Repeat each line of the material exactly.

(Spatial relation data)
═══

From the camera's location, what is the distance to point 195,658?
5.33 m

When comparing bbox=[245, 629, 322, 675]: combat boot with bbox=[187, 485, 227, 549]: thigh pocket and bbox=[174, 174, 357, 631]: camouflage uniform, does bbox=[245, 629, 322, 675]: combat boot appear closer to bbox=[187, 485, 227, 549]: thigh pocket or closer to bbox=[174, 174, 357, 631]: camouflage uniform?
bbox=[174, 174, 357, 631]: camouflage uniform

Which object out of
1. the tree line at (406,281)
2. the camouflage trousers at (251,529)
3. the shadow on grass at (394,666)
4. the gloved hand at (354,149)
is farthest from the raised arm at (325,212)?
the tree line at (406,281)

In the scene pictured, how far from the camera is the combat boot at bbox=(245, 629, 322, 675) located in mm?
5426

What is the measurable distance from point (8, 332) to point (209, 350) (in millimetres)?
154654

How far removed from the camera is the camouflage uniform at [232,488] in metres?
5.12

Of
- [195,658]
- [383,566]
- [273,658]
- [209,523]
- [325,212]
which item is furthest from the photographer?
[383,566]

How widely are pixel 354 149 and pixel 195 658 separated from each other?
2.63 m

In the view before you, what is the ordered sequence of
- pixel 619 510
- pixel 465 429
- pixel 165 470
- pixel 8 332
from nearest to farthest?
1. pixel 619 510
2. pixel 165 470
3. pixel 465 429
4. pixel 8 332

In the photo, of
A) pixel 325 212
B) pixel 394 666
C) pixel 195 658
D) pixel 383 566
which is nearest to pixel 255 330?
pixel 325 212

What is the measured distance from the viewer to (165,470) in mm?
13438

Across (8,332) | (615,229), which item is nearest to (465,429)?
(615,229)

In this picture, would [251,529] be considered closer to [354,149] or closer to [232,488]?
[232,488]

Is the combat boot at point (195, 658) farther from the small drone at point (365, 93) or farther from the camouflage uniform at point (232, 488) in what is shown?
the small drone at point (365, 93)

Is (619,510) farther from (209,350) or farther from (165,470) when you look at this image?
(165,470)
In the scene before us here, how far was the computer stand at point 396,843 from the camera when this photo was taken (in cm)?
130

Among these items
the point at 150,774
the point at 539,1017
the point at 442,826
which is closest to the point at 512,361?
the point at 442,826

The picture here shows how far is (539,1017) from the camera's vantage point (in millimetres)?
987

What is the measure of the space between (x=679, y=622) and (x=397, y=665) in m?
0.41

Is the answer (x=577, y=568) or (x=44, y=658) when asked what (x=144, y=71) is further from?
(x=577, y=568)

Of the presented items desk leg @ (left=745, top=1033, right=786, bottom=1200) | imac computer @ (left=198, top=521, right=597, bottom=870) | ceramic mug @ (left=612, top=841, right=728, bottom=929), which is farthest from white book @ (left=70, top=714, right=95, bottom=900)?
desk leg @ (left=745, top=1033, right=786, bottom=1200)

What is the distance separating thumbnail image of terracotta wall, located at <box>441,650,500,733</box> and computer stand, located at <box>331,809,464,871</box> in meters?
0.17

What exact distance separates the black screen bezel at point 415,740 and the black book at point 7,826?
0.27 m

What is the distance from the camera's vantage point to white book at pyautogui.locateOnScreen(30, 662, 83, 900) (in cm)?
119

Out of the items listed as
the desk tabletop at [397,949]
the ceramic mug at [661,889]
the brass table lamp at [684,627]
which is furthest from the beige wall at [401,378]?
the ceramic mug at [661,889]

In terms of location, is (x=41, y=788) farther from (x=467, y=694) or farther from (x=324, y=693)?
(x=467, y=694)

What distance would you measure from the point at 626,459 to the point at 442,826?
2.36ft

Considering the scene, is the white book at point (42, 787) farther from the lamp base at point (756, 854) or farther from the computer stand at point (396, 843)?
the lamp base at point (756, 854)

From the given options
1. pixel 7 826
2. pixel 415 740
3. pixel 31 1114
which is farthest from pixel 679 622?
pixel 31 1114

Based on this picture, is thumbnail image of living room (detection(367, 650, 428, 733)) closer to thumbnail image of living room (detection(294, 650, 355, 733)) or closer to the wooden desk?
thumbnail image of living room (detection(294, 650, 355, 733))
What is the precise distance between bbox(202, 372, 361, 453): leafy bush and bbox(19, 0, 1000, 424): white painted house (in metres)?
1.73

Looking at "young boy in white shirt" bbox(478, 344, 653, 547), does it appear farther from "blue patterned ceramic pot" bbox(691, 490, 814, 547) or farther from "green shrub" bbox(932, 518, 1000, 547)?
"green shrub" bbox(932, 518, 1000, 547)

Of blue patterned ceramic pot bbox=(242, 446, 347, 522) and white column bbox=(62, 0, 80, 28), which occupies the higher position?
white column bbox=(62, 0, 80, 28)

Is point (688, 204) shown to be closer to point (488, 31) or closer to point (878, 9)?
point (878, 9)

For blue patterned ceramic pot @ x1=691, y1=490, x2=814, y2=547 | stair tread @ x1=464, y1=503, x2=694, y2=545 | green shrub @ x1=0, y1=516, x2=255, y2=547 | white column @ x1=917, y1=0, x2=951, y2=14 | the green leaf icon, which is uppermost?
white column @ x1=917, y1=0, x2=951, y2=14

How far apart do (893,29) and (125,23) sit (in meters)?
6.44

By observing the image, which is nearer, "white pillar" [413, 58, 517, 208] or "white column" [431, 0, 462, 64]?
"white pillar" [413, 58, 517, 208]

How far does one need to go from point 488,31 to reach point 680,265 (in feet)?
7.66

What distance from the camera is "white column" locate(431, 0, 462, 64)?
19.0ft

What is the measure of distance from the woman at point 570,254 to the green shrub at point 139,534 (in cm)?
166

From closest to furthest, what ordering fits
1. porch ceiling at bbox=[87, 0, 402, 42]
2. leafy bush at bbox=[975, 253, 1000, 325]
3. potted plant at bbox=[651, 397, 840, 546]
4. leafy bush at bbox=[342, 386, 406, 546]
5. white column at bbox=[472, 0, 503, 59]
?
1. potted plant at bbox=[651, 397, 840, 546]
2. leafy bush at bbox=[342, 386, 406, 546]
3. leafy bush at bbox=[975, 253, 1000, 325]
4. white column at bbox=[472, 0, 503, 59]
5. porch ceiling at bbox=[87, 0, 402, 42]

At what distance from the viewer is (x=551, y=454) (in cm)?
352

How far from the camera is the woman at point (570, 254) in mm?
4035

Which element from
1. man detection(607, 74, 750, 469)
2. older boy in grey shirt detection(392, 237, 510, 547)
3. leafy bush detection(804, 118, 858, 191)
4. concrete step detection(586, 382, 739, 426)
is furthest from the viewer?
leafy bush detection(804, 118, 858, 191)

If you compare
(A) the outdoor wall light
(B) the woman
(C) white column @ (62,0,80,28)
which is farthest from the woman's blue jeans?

═══

* Solution for this exercise
From the camera's location, what is the distance to point 195,658?
5.33 m

When comparing bbox=[245, 629, 322, 675]: combat boot with bbox=[187, 485, 227, 549]: thigh pocket and bbox=[174, 174, 357, 631]: camouflage uniform, does bbox=[245, 629, 322, 675]: combat boot appear closer to bbox=[187, 485, 227, 549]: thigh pocket or closer to bbox=[174, 174, 357, 631]: camouflage uniform?
bbox=[174, 174, 357, 631]: camouflage uniform

Which object out of
1. the tree line at (406,281)
2. the camouflage trousers at (251,529)
3. the shadow on grass at (394,666)
4. the gloved hand at (354,149)
is farthest from the raised arm at (325,212)?
the tree line at (406,281)

In the scene pictured, how far from the camera is the combat boot at bbox=(245, 629, 322, 675) located in mm?
5426

What is the measurable distance from point (8, 332) to point (209, 350) (in millimetres)?
154654

How far removed from the camera is the camouflage uniform at [232,488] in metres?
5.12

Of
- [195,658]
- [383,566]
- [273,658]
- [209,523]
- [325,212]
which item is furthest from the photographer?
[383,566]

How widely are pixel 354 149 and pixel 195 658 separated from each other?
2.63 m

In the view before you, what is the ordered sequence of
- pixel 619 510
- pixel 465 429
- pixel 165 470
- pixel 8 332
from nearest to farthest?
1. pixel 619 510
2. pixel 165 470
3. pixel 465 429
4. pixel 8 332

In the photo, of
A) pixel 325 212
B) pixel 394 666
C) pixel 195 658
D) pixel 383 566
which is nearest to pixel 255 330?
pixel 325 212

What is the measured distance from the viewer to (165,470) in mm?
13438

Across (8,332) | (615,229), which item is nearest to (465,429)?
(615,229)

In this picture, would [251,529] be considered closer to [354,149] or closer to [232,488]?
[232,488]

Is the combat boot at point (195, 658) farther from the small drone at point (365, 93) or farther from the camouflage uniform at point (232, 488) in what is shown?
the small drone at point (365, 93)

Is (619,510) farther from (209,350) or farther from (165,470) when you look at this image?
(165,470)
In the scene before us here, how far was the computer stand at point 396,843 from the camera when this photo was taken (in cm)?
130

Among these items
the point at 150,774
the point at 539,1017
the point at 442,826
which is closest to the point at 512,361?
the point at 442,826

The picture here shows how far is (539,1017) from the camera's vantage point (in millimetres)?
987

What is the measure of the space between (x=679, y=622) and (x=397, y=665) in m?
0.41

Is the answer (x=577, y=568) or (x=44, y=658) when asked what (x=144, y=71) is further from?
(x=577, y=568)

Of the presented items desk leg @ (left=745, top=1033, right=786, bottom=1200) | imac computer @ (left=198, top=521, right=597, bottom=870) | ceramic mug @ (left=612, top=841, right=728, bottom=929), which is farthest from white book @ (left=70, top=714, right=95, bottom=900)?
desk leg @ (left=745, top=1033, right=786, bottom=1200)

What is the distance separating thumbnail image of terracotta wall, located at <box>441,650,500,733</box> and computer stand, located at <box>331,809,464,871</box> in meters?
0.17

What exact distance separates the black screen bezel at point 415,740 and the black book at point 7,826?
0.27 m

What is the distance from the camera's vantage point to white book at pyautogui.locateOnScreen(30, 662, 83, 900) (in cm)?
119

Out of the items listed as
the desk tabletop at [397,949]
the ceramic mug at [661,889]
the brass table lamp at [684,627]
which is furthest from the beige wall at [401,378]?
the ceramic mug at [661,889]

In terms of location, is (x=41, y=788) farther from (x=467, y=694) or farther from (x=324, y=693)?
(x=467, y=694)

What distance would you measure from the point at 626,459 to the point at 442,826?
2.36ft

Considering the scene, is the white book at point (42, 787) farther from the lamp base at point (756, 854) or farther from the computer stand at point (396, 843)?
the lamp base at point (756, 854)

From the given options
1. pixel 7 826
2. pixel 415 740
3. pixel 31 1114
which is farthest from pixel 679 622?
pixel 31 1114

Based on this picture, is thumbnail image of living room (detection(367, 650, 428, 733)) closer to thumbnail image of living room (detection(294, 650, 355, 733)) or closer to the wooden desk?
thumbnail image of living room (detection(294, 650, 355, 733))
What is the precise distance between bbox(202, 372, 361, 453): leafy bush and bbox(19, 0, 1000, 424): white painted house (in metres)?
1.73

Looking at "young boy in white shirt" bbox(478, 344, 653, 547), does it appear farther from "blue patterned ceramic pot" bbox(691, 490, 814, 547) or farther from "green shrub" bbox(932, 518, 1000, 547)?
"green shrub" bbox(932, 518, 1000, 547)

Of blue patterned ceramic pot bbox=(242, 446, 347, 522) and white column bbox=(62, 0, 80, 28), which occupies the higher position?
white column bbox=(62, 0, 80, 28)

Is point (688, 204) shown to be closer to point (488, 31) or closer to point (878, 9)?
point (878, 9)

For blue patterned ceramic pot @ x1=691, y1=490, x2=814, y2=547 | stair tread @ x1=464, y1=503, x2=694, y2=545 | green shrub @ x1=0, y1=516, x2=255, y2=547 | white column @ x1=917, y1=0, x2=951, y2=14 | the green leaf icon, which is uppermost?
white column @ x1=917, y1=0, x2=951, y2=14

How far apart do (893,29) and (125,23) sit (in meters)?
6.44

By observing the image, which is nearer, "white pillar" [413, 58, 517, 208] or "white column" [431, 0, 462, 64]?
"white pillar" [413, 58, 517, 208]

How far does one need to go from point 488,31 to reach point 680,265 (in feet)?
7.66

What distance from the camera is "white column" locate(431, 0, 462, 64)?
19.0ft

What is the measure of distance from the woman at point 570,254 to the green shrub at point 139,534 (in cm)?
166

From closest to furthest, what ordering fits
1. porch ceiling at bbox=[87, 0, 402, 42]
2. leafy bush at bbox=[975, 253, 1000, 325]
3. potted plant at bbox=[651, 397, 840, 546]
4. leafy bush at bbox=[342, 386, 406, 546]
5. white column at bbox=[472, 0, 503, 59]
?
1. potted plant at bbox=[651, 397, 840, 546]
2. leafy bush at bbox=[342, 386, 406, 546]
3. leafy bush at bbox=[975, 253, 1000, 325]
4. white column at bbox=[472, 0, 503, 59]
5. porch ceiling at bbox=[87, 0, 402, 42]

At what distance from the viewer is (x=551, y=454) (in cm)?
352

How far from the camera is the woman at point (570, 254) in mm?
4035

Which element from
1. man detection(607, 74, 750, 469)
2. older boy in grey shirt detection(392, 237, 510, 547)
3. leafy bush detection(804, 118, 858, 191)
4. concrete step detection(586, 382, 739, 426)
is furthest from the viewer?
leafy bush detection(804, 118, 858, 191)

If you compare
(A) the outdoor wall light
(B) the woman
(C) white column @ (62,0,80,28)
which is farthest from the woman's blue jeans?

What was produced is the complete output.